Et nos hommes politiques à nous ? Un brin médiocres ! Aucun ne voulait y aller officiellement. Et puis, finalement c'est une noria ministérielle qui s'est donné rendez-vous sur le périmètre olympique. Une photo avec Tia, Olivia ou les Diablotins, c'est toujours bon à prendre, n'est-ce pas ? Ils auront du moins eu l'occasion de constater - mais c'était déjà le cas à Athènes il y a 4 ans - que le sport en Belgique va mal. Manque de crédits, manque d'infrastructures, manque d'esprit de compétition : notre compatriote Jacques Rogge, Président du CIO, a décerné à nos politiques une médaille de plomb.
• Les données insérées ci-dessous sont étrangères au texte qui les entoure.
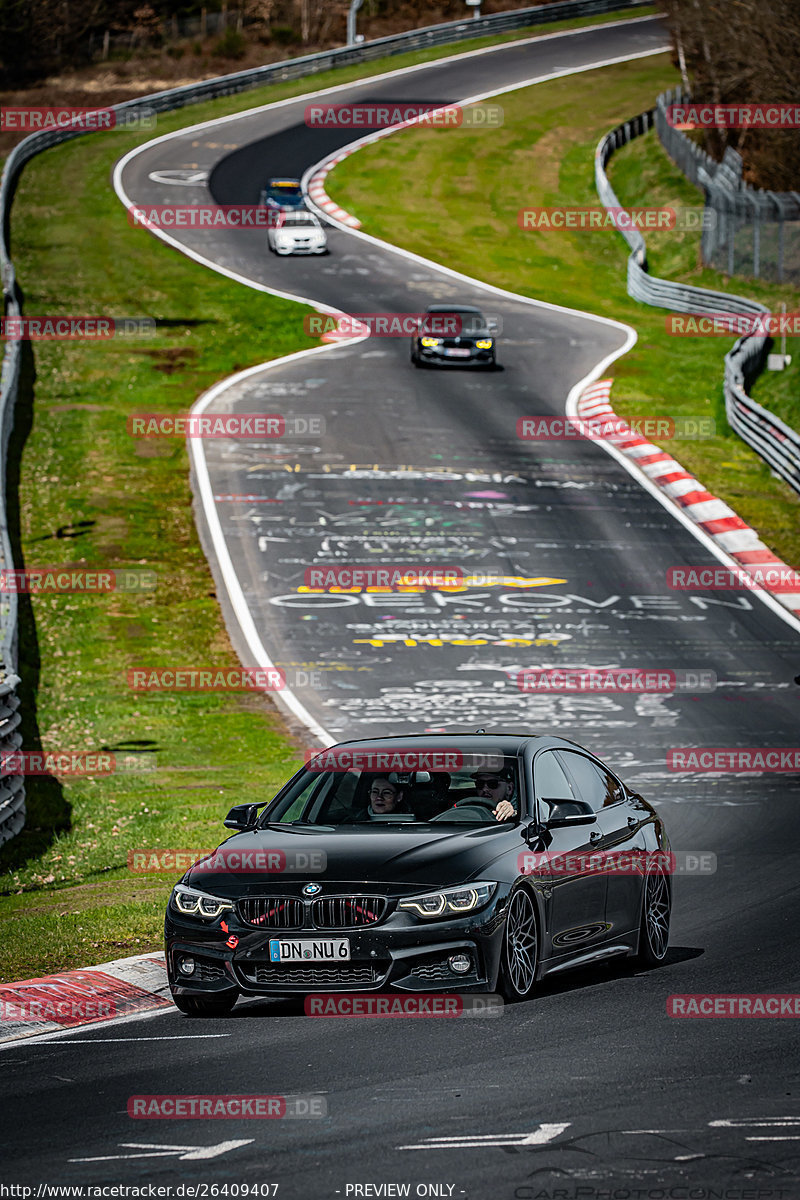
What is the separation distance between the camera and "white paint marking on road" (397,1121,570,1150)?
21.7 feet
Si tous les ministres présents prennent conscience de cette faillite, nous n'aurons pas tout perdu ! Mais le doute est permis. Hélas !

22/08/2008

L'impossible numerus clausus !

 

Édito

 

Par Michel Konen

Le recteur de l'université de Liège ne sait plus à quel saint se vouer. Et la ministre de l'Enseignement supérieur de la Communauté française, Marie-Dominique Simonet, non plus.
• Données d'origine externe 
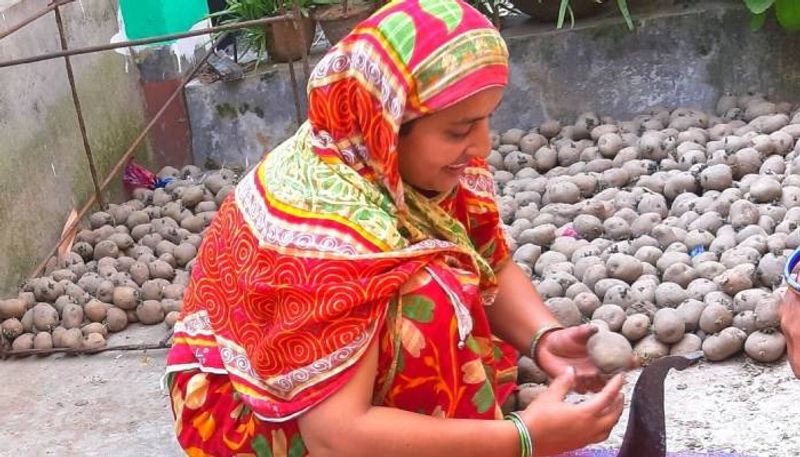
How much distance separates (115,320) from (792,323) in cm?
204

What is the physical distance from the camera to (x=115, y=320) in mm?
3219

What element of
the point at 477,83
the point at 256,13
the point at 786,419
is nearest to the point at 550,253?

Le Conseil d'Etat vient en effet de donner raison aux étudiants en médecine qui avaient introduit un recours au motif qu'ayant réussi les examens ils n'avaient pas été autorisés à passer en deuxième année. Les fameux "reçus-collés" se sont rebiffés. Et ils ont bien fait.

En cause, le "numerus clausus" décidé par le fédéral afin de limiter l'offre médicale. La Belgique étant ce qu'elle est, les choses se compliquent pour la mise en application de la mesure : chaque Communauté est chargée de mettre en oeuvre ces dispositions.

Pour s'en tenir à la partie francophone, nous en sommes à une situation proprement schizophrénique. En refusant l'idée même d'un examen d'entrée en faculté de médecine, les universités ont créé une nouvelle variété d'étudiants : les "reçus-collés". Ceux-là même qui, à l'issue de la première année, ont réussi mais qui, faute de quota suffisant accordé par le fédéral, se voient refuser l'accès à la deuxième année.

Et c'est ici que la décision prise par le Conseil d'Etat prend toute son importance. Dans ses attendus, le Conseil fait une double observation qui pourrait peser lourd. Il constate, d'une part, que le jury de ULg n'a pas tenu compte du fait que toutes les analyses annoncent une pénurie de médecins dans les années à venir. Et l'on ajoutera que la pénurie est déjà bien réelle aujourd'hui. Faute de médecins belges, les hôpitaux, c'est un secret de polichinelle, se voient contraints de faire appel à des médecins étrangers pour remplir leur cadre.

Comme le constate le recteur de l'ULg, "la situation est kafkaïenne". Et chacun, dans le monde politique, en convient. Depuis plusieurs années. Mais rien ne bouge. Chacun se renvoie la balle.

D'autre part, cet arrêt du Conseil d'Etat va peut-être inciter nos gouvernants à se pencher sur cette situation scandaleuse. Les magistrats n'ont en effet pas hésité à remettre en cause le principe même du numerus clausus et s'interrogent sur sa validité et sa conformité à des textes internationaux.

Voilà qui sera peut-être l'arme fatale pour liquider une législation si mal fichue qu'elle n'aurait jamais dû voir le jour.